“‘No you won’t,’ was the reply, ‘you shall come and have luncheon with me instead. You are a deuced clever young chap, and I am hanged if ever I have a case on again without employing you. So come along, you little beggar, and I will stand you a bottle of port.’ Cockburn went, and frequently afterwards he would stay with Chowne.”

The following story shall be told as near as may be in the words of the farmer who was present when occurred the incident he related.

“On Saturday last Mr. Froude drove a fox from Molland to ground in Parson Jekyll’s Wood at Tar Steps. He was going to dig him out, and the men had commenced to work, when down came Mr. Jekyll in a thundering passion. Mr. Froude and he bean’t over friendly, best of times; and the earth is used by the vixens. There was a litter of cubs there only last season. Mr. Jekyll, hearing the hounds stop, came out at once to us, in a tear; I was there myself and I heard him. ‘Mr. Froude,’ says he, ‘I thought you knew better than to go digging in another man’s country without special permission to do so, and late in the season too, with cubs already about. If you don’t desist and take yourself off, I’ll summons you; so blow your horn, sir, and leave.’ ‘I have a terrier to ground, sir,’ replied Froude, ‘and I mean to dig him out.’ ‘If you go away,’ said the other, ‘the terrier will come out.

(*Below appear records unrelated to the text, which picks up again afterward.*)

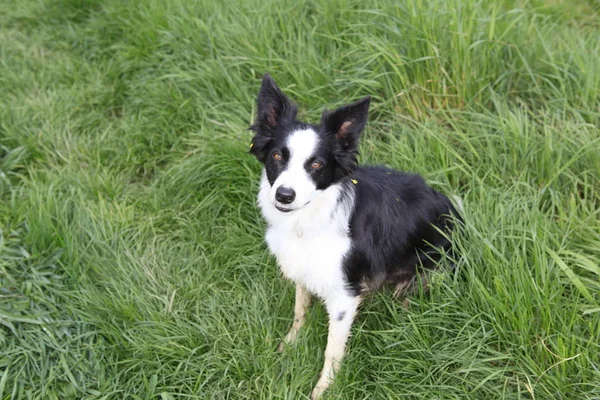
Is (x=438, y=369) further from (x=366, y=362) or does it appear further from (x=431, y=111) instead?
(x=431, y=111)

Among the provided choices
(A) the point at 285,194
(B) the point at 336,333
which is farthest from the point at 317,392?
(A) the point at 285,194

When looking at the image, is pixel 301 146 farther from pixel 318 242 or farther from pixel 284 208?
pixel 318 242

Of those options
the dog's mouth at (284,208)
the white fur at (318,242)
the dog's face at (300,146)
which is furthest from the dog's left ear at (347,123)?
the dog's mouth at (284,208)

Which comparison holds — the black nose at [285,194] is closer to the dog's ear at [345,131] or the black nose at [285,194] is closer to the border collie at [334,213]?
the border collie at [334,213]

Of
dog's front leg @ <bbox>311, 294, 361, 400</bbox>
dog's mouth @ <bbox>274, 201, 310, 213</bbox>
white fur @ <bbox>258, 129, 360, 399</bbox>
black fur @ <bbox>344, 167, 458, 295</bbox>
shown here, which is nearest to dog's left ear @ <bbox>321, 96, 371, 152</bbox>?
white fur @ <bbox>258, 129, 360, 399</bbox>

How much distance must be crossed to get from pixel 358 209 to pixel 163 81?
7.81 feet

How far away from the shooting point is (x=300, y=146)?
214 centimetres

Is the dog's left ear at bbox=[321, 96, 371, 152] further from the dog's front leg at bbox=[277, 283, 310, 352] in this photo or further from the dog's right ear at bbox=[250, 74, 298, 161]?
the dog's front leg at bbox=[277, 283, 310, 352]

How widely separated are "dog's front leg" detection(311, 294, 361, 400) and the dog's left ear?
755mm

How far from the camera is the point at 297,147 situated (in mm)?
2141

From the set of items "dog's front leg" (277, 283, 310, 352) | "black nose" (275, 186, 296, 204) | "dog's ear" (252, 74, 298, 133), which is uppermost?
"dog's ear" (252, 74, 298, 133)

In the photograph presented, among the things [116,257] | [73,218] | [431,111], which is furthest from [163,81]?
[431,111]

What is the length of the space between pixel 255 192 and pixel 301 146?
3.55 ft

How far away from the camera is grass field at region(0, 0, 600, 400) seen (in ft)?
7.57
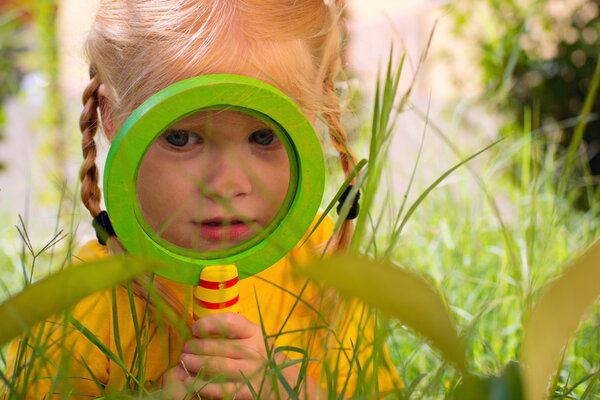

In no case will I allow you to continue to dig.’ With that the old man, Parson Froude, grew white with passion, and says, ‘And do you dare risk a quarrel with me, Mr. Jekyll? Do you not know that to-night on my return I have only to say at Knowstone, Bones, bones at Hawkridge! and, mind you, name no names, and your carcase will be stinking in a ditch within the week?’

“Then he got on his horse and rode down to Winsford and obtained a search warrant from S. Mitchell to search Tar Steps Rectory for his terrier, which he took oath he believed to be there, stolen by Mr. Jekyll and concealed on the premises. And he brought back Floyd, the Winsford constable, with him to Tar Steps; and we all thought Mr. Jekyll would have had a fit, he was that furious, while they searched the house down to the very cellars, and shook up the rector’s old port wine, on suspicion that he might have hidden the terrier in the back of the bin. But the best of the joke was that there had been no terrier out with the hounds that day, and of course none had been put into the hole. So Parson Froude had sworn to what he knew well was a lie.”

Froude had a horse to sell, and one cold morning a gentleman named Houlditch, of Wellington, drove over in a gig from Tiverton to Knowstone, and requested to be shown the horse without delay. Froude, loud in protestations of hospitality, refused his request. “I dine at one o’clock, you’ve had a cold drive, and no man knows better than do I what them hills is like that you’ve come over. So, if you can put up with roast ribs of beef, sir, and a mouldy Stilton cheese to follow, us will top up with a drop of something hot, and then Jack Babbage, my huntsman, shall show ’ee the horse.”

After hearing from Mr. Houlditch that he was looking for a hunter, they sat down together to dinner, and the parson firmly but politely pressed his ale upon the guest. This ale was of Froude’s own brewing. When new it did not readily proclaim its potency, and the rector never gave warning nor spoke of its strength. It was excellent, soft as milk. The day had been cold, and the drive had been long.

When a strange and unaccustomed glare had come into Mr. Houlditch’s eyes, Froude ordered Jack Babbage to bring out the horse, and giving his guest a hand to steady him, the two went into a field near the rectory. In this field some hurdles “feathered” with gorse bushes were set up, and Babbage, always shouting as he neared a jump, rode the horse repeatedly over the obstacles, and galloped him round. Then Froude invited Mr. Houlditch to try the horse himself, but he was too fuddled to mount, and he bought the beast for £50, a long price in those days, and was driven back by the post-boy to the “Angel” at Tiverton. The horse, at his charges, was sent to Wellington at once.

A week later came a letter with the Wellington postmark, which Froude threw into the fire unopened. A few days later came a second letter, then a third, and all shared the same fate.

Finally, one day an angry man drove up from Tiverton—it was Houlditch himself. “You don’t seem to care to reply to my letters, Mr. Froude,” said he, “so I have come in person to ask you whether or not you will take back your horse which you sold me ten days ago, for he is blind.”

“Sir,” said Froude, “you asked me for a hunter, and one that could jump, and I sold you a hunter that could jump. You saw the horse, and it was a bargain. You did not ask me if it could see. Jump he can, as you observed. When you ride him, carry a knife with you, and when you come to a fence you just jump off his back and cut a furze-bush. Put that down before the fence and canter the old horse up and speak sharp to him, same as Babbage did, and so soon as he feels the prickles about his legs he will jump.”